Often in biotech invention inherency issues are relevant to patentability.  For example compound X may have been used for a certain purpose (e.g. as an antioxidant) in the prior art, but is now being claimed for a different purpose (e.g. as an antibacterial).  That can lead to novelty objections where the second activity would inherently occur in the prior art process.  Such inherency issues can occur in surprising ways and one needs to be mindful of the possibility when drafting.

Top 10 Observations on US Restriction Requirements on Biotech/Pharma Cases

This is written from the perspective of a European Patent Attorney to assist European clients in understanding US restriction requirements that issue on biotech/pharma cases.

1.  US restriction requirements are often compared to lack of unity objections.  They are not, but lack of unity can contribute to the defining of the restriction groups identified by the Examiner.  It is an aspect of the US system that must be accepted, and often there does not seem to be a clear rationale for the groups that are identified.  In theory subject matter in different restriction groups is patentably distinct from each other, but this is not a straightforward concept.

2.  One way of trying to make sense of restriction groups is to see them as dividing the claimed subject matter based on ‘structural’ considerations, so for example proteins and the nucleic acids that encode them may be placed in different restriction groups.  Products and methods of making them can be placed in different restriction groups.

3.  On biotech/pharma cases it is not unusual for around 8 to 10 groups to be identified, and sometimes up to 20.

4.  The option of arguing against the restriction finding is available.  This can be successful, and so should be considered.  However whether or not to argue is a complex decision because often it requires commenting on patentability before substantive examination has begun.  Clearly in cases where the Examiner has made assumptions which are not correct arguments are more likely to succeed.

5.  Reasons for not arguing against a restriction requirement include the short term given for responding to the restriction requirement, wanting to defer costs and wanting to defer filing complex arguments until substantive examination.

6.  Whether or not arguments will be filed in response to the restriction requirement a group must be elected.  It is important to carefully consider which group to elect.  Normally one chooses a group based on its commercial importance and how likely those claims are to be allowed.  Clearly this is an important decision given the potential loss of claim scope that could occur.

7. Once a group has been elected, one must assume that the claims cannot be amended in a way where they would fall into another identified restriction group.  That can sometimes cause problems in examination where for example conversion of a product claim to a method claim would be desirable to overcome objections, but which is not possible given the way the subject matter was divided into restriction groups.

8. As part of the restriction requirement there may also be a requirement to elect a species.  This is to assist in searching and focussing examination and does not result in loss of claim scope.  However there is a possibility that in examination restricting to the elected species may be suggested by the Examiner, and therefore careful thought should be given to which species are elected.

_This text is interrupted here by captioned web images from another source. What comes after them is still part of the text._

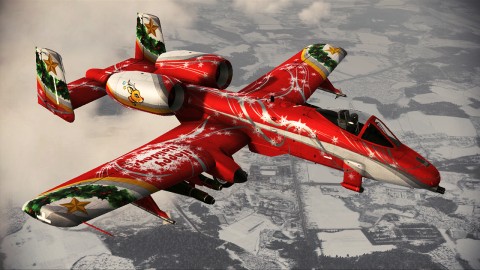 画像ギャラリー No.001のサムネイル画像 / 「ACE COMBAT ASSAULT HORIZON」,DLC第5弾のラインナップを公開
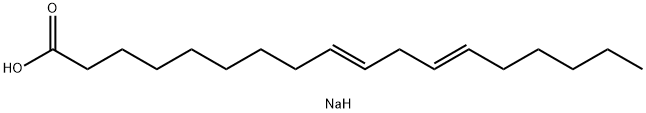 十八-9,12-二烯酸钠,57431-47-7,结构式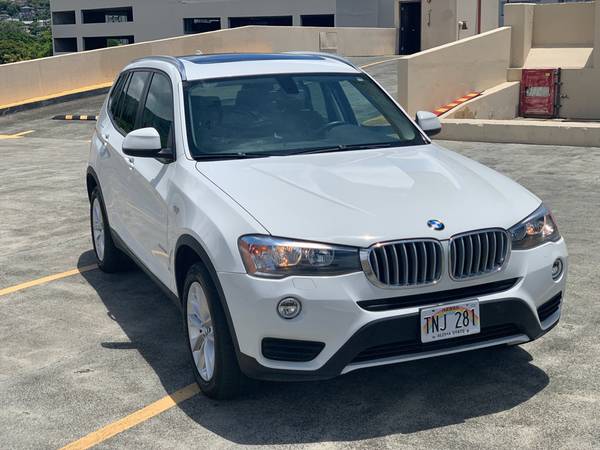 2017 *BMW* *X3* *xDrive28i* White for sale in Honolulu, HI – photo 9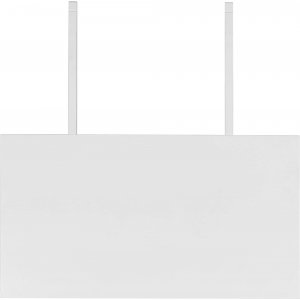Jasmin forlengelsesplate 50 x 90 cm - Hvit Jasmin forlengelsesplate 50 x 90 cm - Hvit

9.  Bear in mind the possibility of a rejoinder at the end of examination, where the Examiner may join to the allowed claims non-elected claims if they have the features which result in patentability.  Therefore non-elected claims should not be ignored during examination, and consideration should be given to amending them as examination proceeds to increase the possibility of rejoinder being considered.

10.  Divisional applications can be filed to unelected subject matter.  So in theory loss of claim scope can be avoided.  However in practice cost considerations will limit the number of divisional applications that can be filed.